毒薬試飲会 015

033

 岩場だけの場所、というのもここ、快楽の土地では珍しい。それもそのはず、この場所は昔、核実験に似たことが行われ、土地はすべて爆風に消され、荒れた土地と、封じ込められた汚染された空気のみが存在している。
 そして人が現れぬ場所にこそ、不思議の国の住人が住んでいたりするのだ。
「ったく、こんな場所に来させるなんて」
 その空間に足を踏み入れた非常識者はハートの女王と王の二人。ハートの女王の手にはいまだ、剣が握られている。彼女が臨戦態勢である証拠だ。
「仕方ないよ、姉さん。アイツのウザさは、公害だから」
「んーそうね。だからこそ、アイツに会う前に彼女に会っておきたいんだけど」
「紙兵に探させようか?」
「いいわよ。適当に歩けば見つかるわ。ここ、広くないもの」
 ため息をついて歩き出す彼女に小さな子供は後を追う。しかし、次の瞬間、その歩みを止めた。
「あっちゃー、どうも、久日ぶりですね、女王陛下」
 奥のほうから声がする。姿こそ見えないが、おそらく入ってきた者を監視していたのだろう。
「よかったわ、あんたに先に会えて。……グリフォン」
 岩の陰からすらりとした長身の女が現れる。その背中には小さめのサイズの黄金に近い褐色の翼がついていた。胸を下半分露出しているにもかかわらず、その首周りにはまるで鬣のように翼と同色の羽が襟というには多すぎる量がついている。そして左半身だけ露出されているため、すらりとした美脚がさらされていた。
「陛下もいらしていたんですか」
 あんまり会いたくなかったという表情を隠しもせず、女は釣りあがった形の眉を気持ち下げて笑う。
「あんたたちに頼みたいことがあんのよ。あのウザ亀の元に連れてきなさい」
「頼みって……命令じゃないすか、結局」
 半諦めといった様子で女は二人に背を向けた。彼女が歩く先に二人の目的の人物がいる。

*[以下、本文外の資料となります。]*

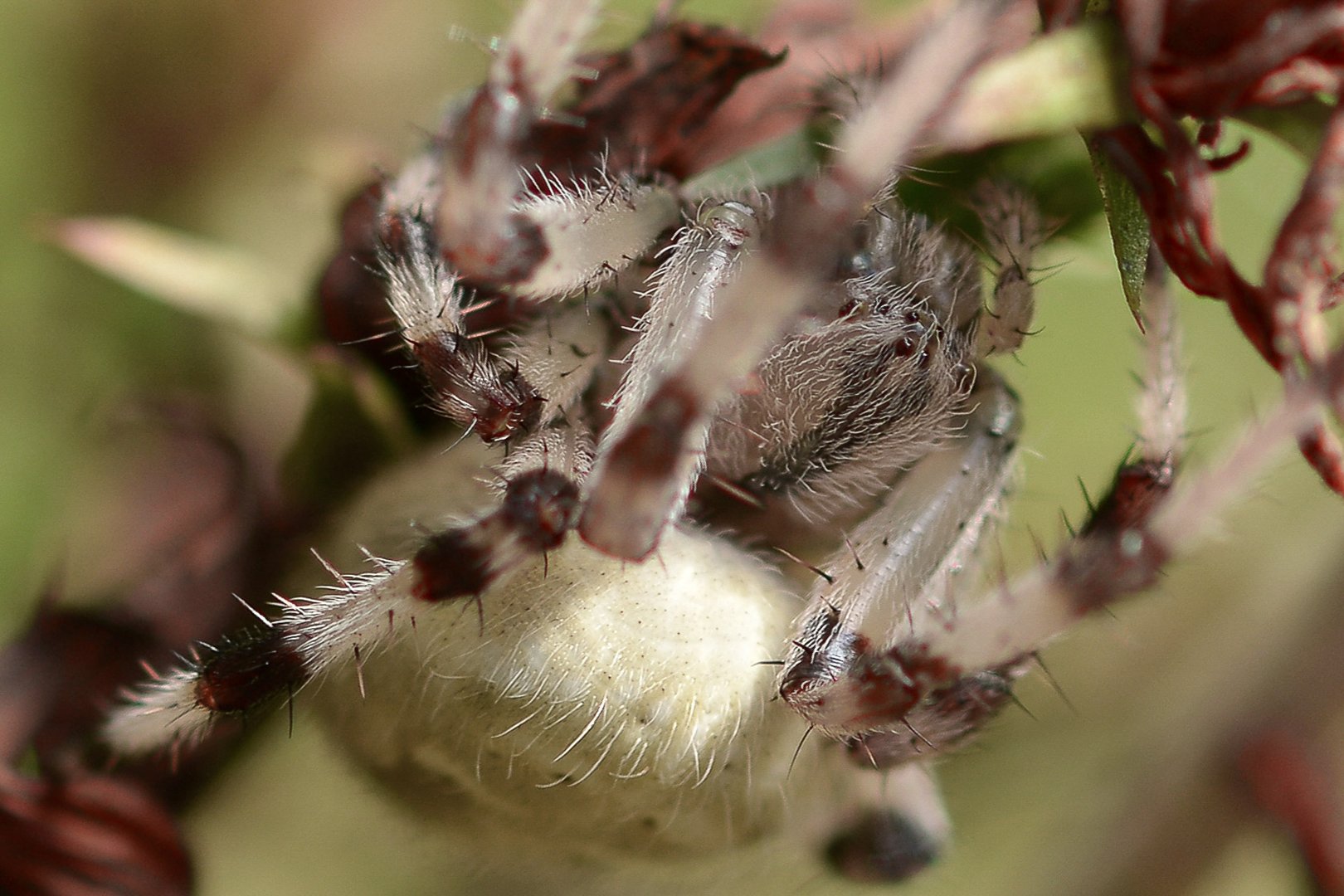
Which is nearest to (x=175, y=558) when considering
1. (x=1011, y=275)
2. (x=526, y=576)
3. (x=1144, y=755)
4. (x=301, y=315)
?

 入矢が赤狂いを受け入れた瞬間、入矢から噴出したように禁力が出現した。
 ハーンは目を見開く。それはタクトが歌を歌うよりたちの悪い圧倒的な量だった。禁世を目視できる二人には、この部屋一帯が真っ赤に染まったように見える。
 しかし、それだけではすまなかった。入矢の禁力に引きずられて、アランからも禁力があふれ出している。入矢が禁力を向けた相手は赤狂いだけだが、アランはそうではない。
「あ、ああ」
 アランのうめき声にハーンは危機感を感じ、必死に入矢の禁力をシャットダウンさせる。
 アランはそれで荒い呼吸を繰り返しながら、必死に禁力を押さえている。いや、瞳の十字架が光っていることから、ハートの女王が何かをしているに違いない。
 もしかしたら禁術を使うこともできなくなっているのかもしれない。とりあえず、入矢の禁力に引きずられただけのようだから、これでアランは大丈夫だろう。
 ハーンは続いて入矢に視線を向ける。あいつは何をしようとしている??

 入矢は受け入れた瞬間に佐久にやられた技を用いた。これは禁術とはかけ離れている。入矢はこの技に恐怖した。あまりにも多用してはいけない、恐ろしいと感じる技だった。
 それはすなわち、自身が禁世を揺らし、相手を禁世に引きずりこむ。受け入れる側しかできないのは、自らの禁力から禁世を揺らす必要があるからだ。もし、攻める側が行えば、自身の禁力を注ぐことはできても大量の禁力、すなわち禁世を開いても相手を巻き込むことができない。
 相手を反撃も対応する間も与えないためには相手と繋がっているときしかないのだ。だからわざわざ佐久は入矢に自身を抱かせたのだ。
「わかったか? 意識は飛んでいなかったようだね」
「は、はい」
「俺の望むままに入矢は動く。今はな」
 そう、相手の意思とは関係なしに相手を禁世に飲ませるのだ。そして、相手を廃人にさせる。廃人化させてから、脳を分析し、相手の過去を知る。
 それは死体から脳を摘出することと同じようなもので、人間の脳を禁術で探るのだ。しかし、禁世の揺れ幅によっては相手を操り人形のように自在に従わせることも可能だ。
 一瞬でなすすべもなく禁世に飲まれた赤狂いは恍惚とした表情を浮かべ、意識を飛ばした。
 入矢は禁力コントロールを緻密に行い、自分の技がうまくいったことを確認した。そしてハーンとアランの方を見る。二人がもし同じ空間にいて入矢の技に巻き込まれたらと案じていたが、さすがハーン。アランをも守ってくれている。
 ほっと一息入れ、入矢は赤狂いを抜いた。
「やっと終わったか。賭けを無意味にしようとしていたのはお前だけじゃないんだよ」
 一瞬で溢れ出ていた禁力が入矢を中心にして消えていく。入矢はそのまま赤狂いを捨て置くと、倒れていた男が着ていた服を嫌そうに着込み、アランとハーンに近づいた。
 そのあまりに平気な様子にハーンは驚き、アランはわけがわからないと言いたげに混乱している。
「アラン」
 初めて、久々の再開の中、その視線がまっすぐアランに向き、声をかけられた瞬間だった。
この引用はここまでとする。